What moved the world in 2017?
And what can we expect from 2018?
2017 was quite a year. From the powerful social momentum of the #metoo movement, the creative explosion of new AR platforms, and the revolutionary potential of the blockchain, the last year seeded a flurry of ideas that continue to build.
In this series, we’ll capture what moved the world in 2017 and dare to ask what we might expect from 2018.
Stay tuned for an in-depth look at these topics in the coming weeks.
Designing new realities
2017 brought the tantalizing possibilities of mixed reality onto mainstream devices. The market saw a flurry of development kits launched from the likes of Apple, Google, Facebook and Snapchat, desperate to lure consumers and content creators alike. Now that mixed reality is firmly within the grasp of creatives and businesses, the question is: what’s worth making? Read more here.
Building cities with data
Against a backdrop of rising population, pollution and sea-levels, our megalopolises are increasingly intended not just for human habitation, but for a host of automated vehicles, delivery drones, supercomputers and micro-farms. This year, we ask what the cityscape of the future looks like and how it fits into our present.
Finding the cure to toxic businesses
In 2017, we saw a huge decline in trust of many big businesses as they repeatedly failed consumers, employees and investors in various ways. Will organizations and corporate structures be better designed and fitted to be transparent, trustworthy or at the very least, be upfront about what they’re doing behind closed curtains?

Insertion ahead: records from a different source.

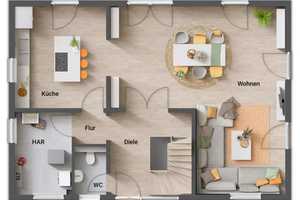 Ein Zuhause fürs Leben – Ihr Einfamilienhaus mit Herz – Lichtenfels (Kreis) – Vorschaubild 6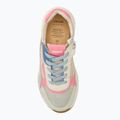Junior cipő Geox Mawazy light ivory/light coral 5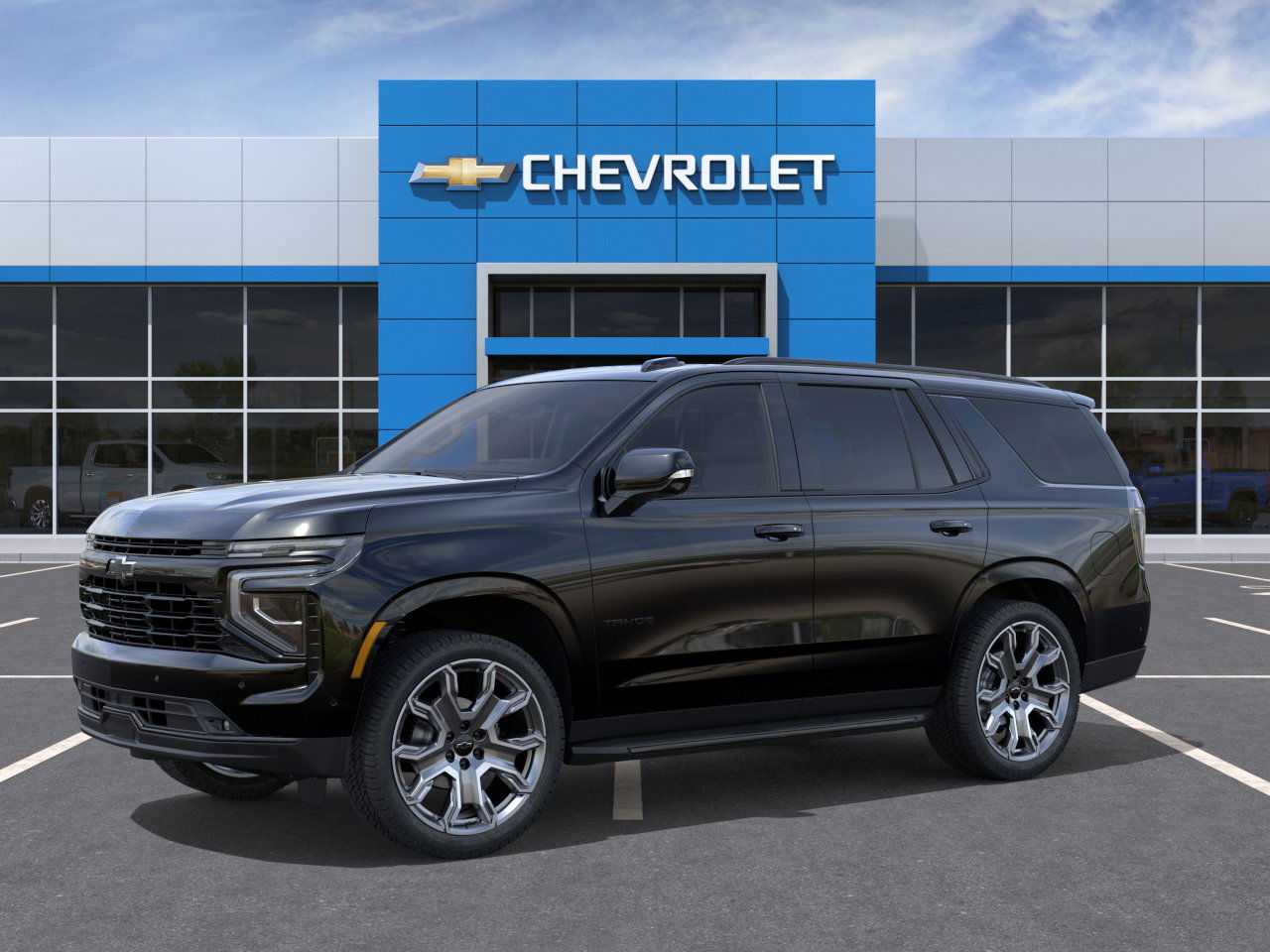 2026 Chevrolet Tahoe RST photo 2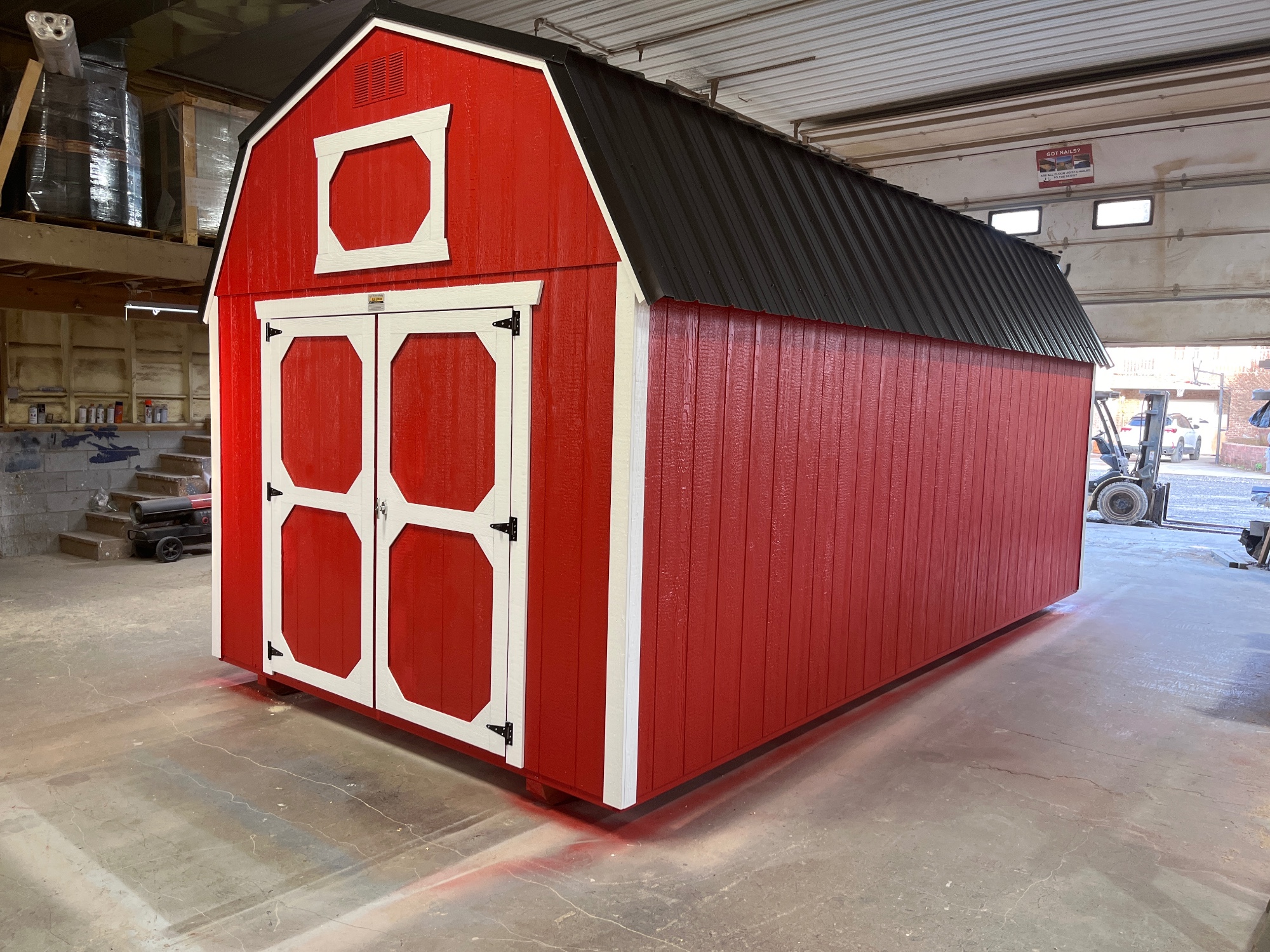 Lofted Barn - 10x20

The Blockchain becomes about more than currency
Tired of hearing about Bitcoin’s phenomenal rise in price throughout 2017? The notoriously hard-to-explain digital currency is just the tip of the iceberg. The blockchain — the underlying principle that makes Bitcoin so exciting — has the potential to revolutionize how our health is recorded, how resources are shared and how nations are governed.
Frankenfood or the future of agriculture?
Corn with higher crop yields, apples that don’t brown, and a better-tasting tomato: these foods are ripe for gene-editing. 2017 saw the rise of ‘biological design’ taking on huge food production problems, with the potential of CRISPR alone — a cutting-edge gene modification tool — transforming the field at a scientifically exciting but ethically chilling rate. As we gain more control over the natural world, design becomes philosophy. Not what can we make: what should we make?
Duets With Machines
As machines get smarter and more capable, we explore the potential of working with algorithms. How can automation augment the key human qualities of empathy, creativity and intuition?